Prompt → In the listing below, turn the section that opens with the line containing "Determine the order of" and closes with the line containing "Answer: the squirrel's" into a JSON list of strings, one string per line, with both end lines included and blank lines left out.

--- Begin Data excerpts ---

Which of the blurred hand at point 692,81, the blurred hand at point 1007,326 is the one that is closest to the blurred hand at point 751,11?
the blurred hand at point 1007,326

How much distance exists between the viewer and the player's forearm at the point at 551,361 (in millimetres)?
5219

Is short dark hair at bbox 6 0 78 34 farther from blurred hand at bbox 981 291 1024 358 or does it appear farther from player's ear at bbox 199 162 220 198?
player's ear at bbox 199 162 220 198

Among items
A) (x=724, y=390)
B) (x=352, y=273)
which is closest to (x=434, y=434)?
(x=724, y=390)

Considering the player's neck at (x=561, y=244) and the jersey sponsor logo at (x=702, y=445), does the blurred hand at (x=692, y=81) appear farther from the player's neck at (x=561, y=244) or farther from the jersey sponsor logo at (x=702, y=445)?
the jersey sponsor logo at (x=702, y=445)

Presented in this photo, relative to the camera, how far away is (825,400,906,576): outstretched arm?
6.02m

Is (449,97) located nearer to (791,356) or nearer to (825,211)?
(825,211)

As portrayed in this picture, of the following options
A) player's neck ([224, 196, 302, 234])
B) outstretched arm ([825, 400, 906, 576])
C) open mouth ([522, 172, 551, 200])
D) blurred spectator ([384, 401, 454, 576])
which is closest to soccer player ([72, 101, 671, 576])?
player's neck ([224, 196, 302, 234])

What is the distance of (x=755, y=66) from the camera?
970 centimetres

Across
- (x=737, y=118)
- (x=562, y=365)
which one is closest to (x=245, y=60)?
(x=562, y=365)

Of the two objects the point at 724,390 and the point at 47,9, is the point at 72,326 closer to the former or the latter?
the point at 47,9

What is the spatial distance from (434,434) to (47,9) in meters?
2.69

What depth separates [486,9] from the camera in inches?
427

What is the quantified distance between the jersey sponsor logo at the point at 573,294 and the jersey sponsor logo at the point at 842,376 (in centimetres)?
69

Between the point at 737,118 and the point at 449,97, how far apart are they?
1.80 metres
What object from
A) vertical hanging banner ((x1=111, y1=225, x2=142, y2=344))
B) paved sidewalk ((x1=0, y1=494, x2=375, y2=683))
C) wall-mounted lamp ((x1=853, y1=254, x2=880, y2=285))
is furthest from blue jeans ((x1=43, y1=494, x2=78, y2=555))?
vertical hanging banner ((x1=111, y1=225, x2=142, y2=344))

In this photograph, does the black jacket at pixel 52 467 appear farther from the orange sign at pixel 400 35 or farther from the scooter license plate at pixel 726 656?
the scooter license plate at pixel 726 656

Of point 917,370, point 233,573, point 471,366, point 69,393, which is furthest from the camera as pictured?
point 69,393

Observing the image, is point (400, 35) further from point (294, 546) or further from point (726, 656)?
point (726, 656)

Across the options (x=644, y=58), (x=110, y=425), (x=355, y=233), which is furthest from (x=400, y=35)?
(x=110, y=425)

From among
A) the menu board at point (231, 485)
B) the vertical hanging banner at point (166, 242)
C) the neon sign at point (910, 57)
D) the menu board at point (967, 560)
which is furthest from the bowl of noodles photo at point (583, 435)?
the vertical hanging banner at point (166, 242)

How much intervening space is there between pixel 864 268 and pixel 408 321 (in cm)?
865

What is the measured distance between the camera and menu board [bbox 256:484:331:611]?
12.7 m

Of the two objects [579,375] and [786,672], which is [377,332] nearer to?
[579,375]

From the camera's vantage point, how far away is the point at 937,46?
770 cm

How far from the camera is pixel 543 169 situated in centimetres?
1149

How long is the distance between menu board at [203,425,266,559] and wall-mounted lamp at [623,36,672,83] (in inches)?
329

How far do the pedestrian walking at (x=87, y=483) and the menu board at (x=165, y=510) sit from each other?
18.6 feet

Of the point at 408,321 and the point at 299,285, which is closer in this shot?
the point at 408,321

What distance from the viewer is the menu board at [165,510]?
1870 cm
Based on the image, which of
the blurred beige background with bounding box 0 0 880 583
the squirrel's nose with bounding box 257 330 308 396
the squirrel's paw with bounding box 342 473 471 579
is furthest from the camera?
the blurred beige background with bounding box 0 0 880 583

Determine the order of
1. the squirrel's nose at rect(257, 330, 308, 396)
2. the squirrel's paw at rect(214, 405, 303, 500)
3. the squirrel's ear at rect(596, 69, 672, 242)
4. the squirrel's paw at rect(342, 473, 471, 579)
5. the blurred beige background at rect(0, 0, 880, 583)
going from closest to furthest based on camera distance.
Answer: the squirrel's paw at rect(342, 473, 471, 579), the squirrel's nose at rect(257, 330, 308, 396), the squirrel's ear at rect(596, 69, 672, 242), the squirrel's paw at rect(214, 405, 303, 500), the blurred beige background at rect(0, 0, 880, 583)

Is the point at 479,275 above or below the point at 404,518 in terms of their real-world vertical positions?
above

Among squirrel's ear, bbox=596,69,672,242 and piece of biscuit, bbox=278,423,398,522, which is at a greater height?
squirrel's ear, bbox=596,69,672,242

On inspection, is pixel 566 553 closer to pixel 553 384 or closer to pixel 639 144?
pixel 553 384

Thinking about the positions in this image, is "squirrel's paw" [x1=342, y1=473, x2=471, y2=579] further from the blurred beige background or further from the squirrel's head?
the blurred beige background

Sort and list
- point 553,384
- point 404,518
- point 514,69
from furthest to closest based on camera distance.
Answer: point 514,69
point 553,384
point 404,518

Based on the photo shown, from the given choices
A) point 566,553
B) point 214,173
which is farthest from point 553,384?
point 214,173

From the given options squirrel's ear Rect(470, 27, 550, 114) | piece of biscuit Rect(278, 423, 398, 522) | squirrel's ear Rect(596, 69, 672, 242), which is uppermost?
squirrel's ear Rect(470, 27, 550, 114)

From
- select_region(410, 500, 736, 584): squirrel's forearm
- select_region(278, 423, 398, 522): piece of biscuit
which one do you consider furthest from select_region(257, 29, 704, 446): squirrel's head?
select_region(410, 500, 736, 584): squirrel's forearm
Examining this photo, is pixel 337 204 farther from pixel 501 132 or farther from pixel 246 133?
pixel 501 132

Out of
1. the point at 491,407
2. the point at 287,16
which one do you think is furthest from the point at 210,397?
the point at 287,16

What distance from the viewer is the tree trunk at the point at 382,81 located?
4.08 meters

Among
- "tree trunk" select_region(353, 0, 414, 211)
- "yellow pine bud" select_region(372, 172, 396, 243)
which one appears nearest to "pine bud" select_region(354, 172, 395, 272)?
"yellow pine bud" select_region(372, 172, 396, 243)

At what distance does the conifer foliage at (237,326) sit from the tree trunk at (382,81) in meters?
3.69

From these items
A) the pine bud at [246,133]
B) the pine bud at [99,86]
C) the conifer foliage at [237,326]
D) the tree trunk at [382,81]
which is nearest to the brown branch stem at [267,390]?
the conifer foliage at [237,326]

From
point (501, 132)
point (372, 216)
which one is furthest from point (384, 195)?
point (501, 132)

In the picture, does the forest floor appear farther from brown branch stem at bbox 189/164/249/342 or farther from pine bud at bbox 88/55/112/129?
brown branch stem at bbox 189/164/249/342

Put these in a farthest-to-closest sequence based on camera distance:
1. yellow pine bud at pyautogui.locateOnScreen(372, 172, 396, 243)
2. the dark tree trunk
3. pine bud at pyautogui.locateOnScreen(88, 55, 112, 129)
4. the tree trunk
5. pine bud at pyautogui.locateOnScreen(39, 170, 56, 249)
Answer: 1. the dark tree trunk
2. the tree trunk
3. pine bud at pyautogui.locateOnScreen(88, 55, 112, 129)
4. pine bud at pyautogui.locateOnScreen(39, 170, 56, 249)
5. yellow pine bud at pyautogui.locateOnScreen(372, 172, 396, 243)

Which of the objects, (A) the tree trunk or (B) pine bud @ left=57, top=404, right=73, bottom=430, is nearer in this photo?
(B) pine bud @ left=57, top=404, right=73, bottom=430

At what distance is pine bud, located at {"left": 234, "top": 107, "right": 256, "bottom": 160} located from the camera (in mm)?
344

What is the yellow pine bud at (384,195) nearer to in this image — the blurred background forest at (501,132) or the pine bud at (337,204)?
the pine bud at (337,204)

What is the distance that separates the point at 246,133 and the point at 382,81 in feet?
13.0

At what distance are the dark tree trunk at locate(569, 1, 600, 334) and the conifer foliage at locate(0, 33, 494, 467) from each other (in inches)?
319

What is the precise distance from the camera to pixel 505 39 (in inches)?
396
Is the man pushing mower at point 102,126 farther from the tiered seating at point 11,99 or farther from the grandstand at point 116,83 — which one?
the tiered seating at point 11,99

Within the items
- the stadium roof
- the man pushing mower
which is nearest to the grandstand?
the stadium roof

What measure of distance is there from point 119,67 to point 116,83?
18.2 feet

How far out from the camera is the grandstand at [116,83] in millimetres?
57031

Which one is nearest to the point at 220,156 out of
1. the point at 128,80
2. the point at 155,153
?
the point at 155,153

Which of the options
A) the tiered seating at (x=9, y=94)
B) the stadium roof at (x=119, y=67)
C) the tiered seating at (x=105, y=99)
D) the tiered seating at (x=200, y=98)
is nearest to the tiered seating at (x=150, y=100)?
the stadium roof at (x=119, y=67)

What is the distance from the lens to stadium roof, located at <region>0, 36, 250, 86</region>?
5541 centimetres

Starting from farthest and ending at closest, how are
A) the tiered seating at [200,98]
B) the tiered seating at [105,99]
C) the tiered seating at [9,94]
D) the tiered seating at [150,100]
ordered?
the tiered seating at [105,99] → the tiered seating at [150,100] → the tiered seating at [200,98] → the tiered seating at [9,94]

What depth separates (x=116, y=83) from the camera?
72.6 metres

--- End Data excerpts ---

Correct response →
[
  "Determine the order of",
  "1. the squirrel's nose at rect(257, 330, 308, 396)",
  "2. the squirrel's paw at rect(214, 405, 303, 500)",
  "3. the squirrel's ear at rect(596, 69, 672, 242)",
  "4. the squirrel's paw at rect(342, 473, 471, 579)",
  "5. the blurred beige background at rect(0, 0, 880, 583)",
  "going from closest to furthest based on camera distance.",
  "Answer: the squirrel's paw at rect(342, 473, 471, 579), the squirrel's nose at rect(257, 330, 308, 396), the squirrel's ear at rect(596, 69, 672, 242), the squirrel's paw at rect(214, 405, 303, 500), the blurred beige background at rect(0, 0, 880, 583)"
]